Compare test to production: Sometimes I work with organizations that have data-intensive apps that consume one form of data and produce another. These can have customer information, claims, and even financial information, and we might not have a clear oracle. In that case we can stand up two systems side by side, run the same data in, and compare the output. We are doing it twice without having to create an oracle—the production version is the oracle. The downside is this cannot find existing defects in production, and it will find label differences between test and production as “errors” when they are really things to investigate.
Kill the god with facades: Replacing legacy systems can be so intimidating that we prefer to just bandage it up instead. One common antipattern that is particularly hard to rewrite is the “god” system or class: the piece of legacy code that does far too much. One solution is to build a facade that interfaces with the existing system and pulls a small piece out, and then we rewrite that small piece. Eventually, we can remove the facades and have the subsystems work with each other. I’ll call this a testing pattern because we can test each subsystem well behind the facade. A programmer might call this a test-focused implementation of the strangler pattern.
Use synthetic tests of production to monitor production: Plenty of teams I work with have production statistics but can’t translate that back to user impact. Some of those teams have tests that do all the things users do. By adding timing and putting them in the database, we can get a canary to warn us when the system is failing to be useful, or just running slow. This requires the creation of test accounts in production and generally will add test requirements that will push us toward isolation and good design.

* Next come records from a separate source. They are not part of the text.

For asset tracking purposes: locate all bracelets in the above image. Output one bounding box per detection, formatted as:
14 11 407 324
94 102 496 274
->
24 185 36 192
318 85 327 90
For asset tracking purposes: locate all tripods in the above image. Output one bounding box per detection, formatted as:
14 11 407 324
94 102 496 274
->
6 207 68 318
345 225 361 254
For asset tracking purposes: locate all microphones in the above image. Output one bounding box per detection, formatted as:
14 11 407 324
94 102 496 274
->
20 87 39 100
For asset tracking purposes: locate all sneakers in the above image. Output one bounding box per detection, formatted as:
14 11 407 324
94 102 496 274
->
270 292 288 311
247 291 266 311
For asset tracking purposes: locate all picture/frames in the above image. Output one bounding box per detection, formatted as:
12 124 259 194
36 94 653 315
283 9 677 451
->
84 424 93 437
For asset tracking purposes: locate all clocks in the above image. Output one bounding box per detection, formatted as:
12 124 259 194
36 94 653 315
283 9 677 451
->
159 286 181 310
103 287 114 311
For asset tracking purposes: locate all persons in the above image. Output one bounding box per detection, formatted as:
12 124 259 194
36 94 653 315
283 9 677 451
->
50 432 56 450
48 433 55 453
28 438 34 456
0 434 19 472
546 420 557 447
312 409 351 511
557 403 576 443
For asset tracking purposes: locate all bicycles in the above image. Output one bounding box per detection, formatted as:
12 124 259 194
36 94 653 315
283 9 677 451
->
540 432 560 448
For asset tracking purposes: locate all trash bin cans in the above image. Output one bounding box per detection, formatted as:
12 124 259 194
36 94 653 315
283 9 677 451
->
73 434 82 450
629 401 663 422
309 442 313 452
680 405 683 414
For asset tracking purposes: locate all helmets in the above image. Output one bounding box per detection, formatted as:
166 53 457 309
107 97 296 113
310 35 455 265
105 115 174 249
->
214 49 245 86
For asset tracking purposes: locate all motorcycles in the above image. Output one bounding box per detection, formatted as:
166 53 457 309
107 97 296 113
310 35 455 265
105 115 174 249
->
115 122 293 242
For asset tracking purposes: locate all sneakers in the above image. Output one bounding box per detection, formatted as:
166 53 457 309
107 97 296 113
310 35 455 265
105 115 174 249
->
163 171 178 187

Facade and test: Sometimes we want to do dozens, hundreds, or thousands of things through the user interface that would just take too long. Or the user interface might be something simple we have high confidence in that is hard to “drive” with a tool. We can rip the head off the user interface to create an API, either for one transaction, one batch mode, or both. Like synthetic transactions, this adds a little bit of work for the programmers, but it makes the design clean. In some cases, making the API reusable can enable entirely new classes of products, such as a mobile application.
These are just a few of the patterns I’ve seen over and over again in testing, mostly on the customer-facing side—the xUnit patterns for unit testing are well explored. What did I miss?
User Comments
Hi, Matt.
Useful ideas. Thank you.
Please explain 'implementing the heart of the algorithm twice' section. I did not understand how implementing the same algorithm twice would be different from running it once.